After the two rounds, seven concepts (including 15 strategies and 21 actions) were endorsed as priorities by participants and eight concepts were not endorsed (figure 4 and online supplemental material 4).
Qualitative data findings
In total, 287 additional free text entries were provided by the participants across two survey rounds. Two passes of qualitative analysis were conducted. The first pass consolidated feedback specific to each concept; this occurred after Round 1 to inform the development of Round 2, and again after Round 2 to explore the evolution of consensus. This concept-specific analysis is presented in online supplemental material 5. A second pass inductive analysis was conducted to identify repeated themes spanning across concepts to develop an understanding of deeper structural determinants of concept-specific responses. Three overarching themes were identified; these themes were well illustrated with specific reference to skin sores (see box 1).
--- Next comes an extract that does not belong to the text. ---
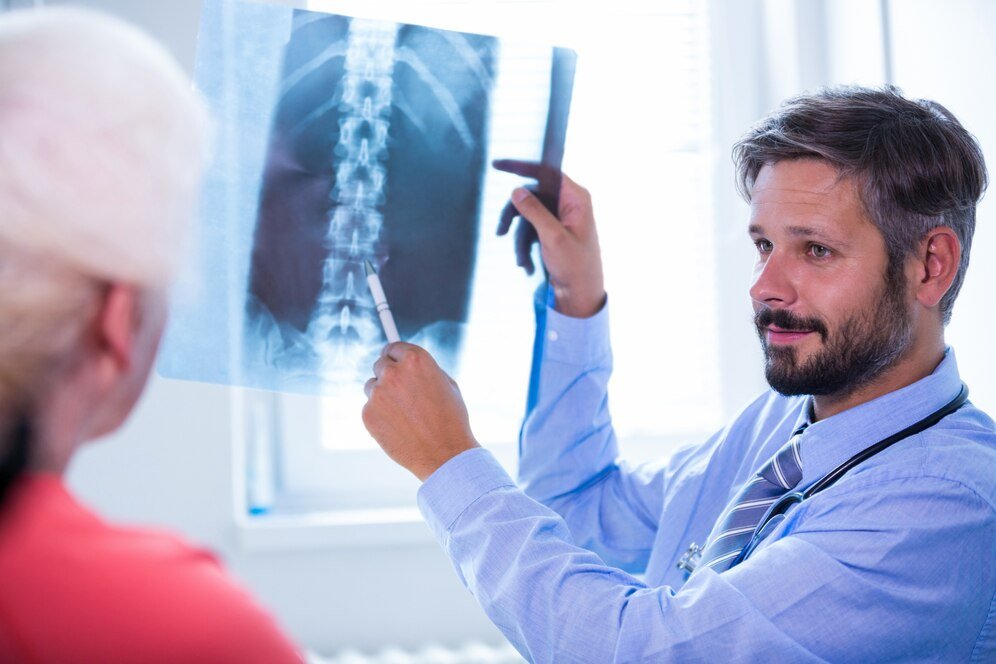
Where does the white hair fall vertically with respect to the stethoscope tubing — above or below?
above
Skin sores—an object lesson for qualitative themes
Skin sores provide a tangible example of how these themes affect access to health services. Participants identified in Theme 1 that the priority for skin sores was prevention rather than treatment: ‘As per previous suggestions re skin sores having access to freely available hot water to wash clothes and bedding on a regular basis (not just when they have scabies) rather than having to buy a power card to wash with hot water’ (ID13). In Theme 2, the importance of culturally responsive care, ideally by Aboriginal and Torres Strait Islander providers, was highlighted in order to work effectively within belief systems about skin sores which included both normalisation and stigmatisation: ‘Need to reduce the shame factor and association with poor hygiene’ (ID23) and ‘“Denormalising” skin sores is very important’ (ID17). Skin sore stigma was also described by healthcare workers, and some participants identified the risk that health promotion activities further contribute to this issue: ‘Health service led efforts are never going to be as effective as community led initiatives to improve treatment uptake and may contribute to stigma associated with skin sores’ (ID13). Others reported that skin sores were considered a low clinical priority in some clinics, potentially contributing to the barriers to access expanded on in Theme 3 (‘Not being sent away from clinics … told not an emergency… come back tomorrow’ (ID21)), though this was not universal.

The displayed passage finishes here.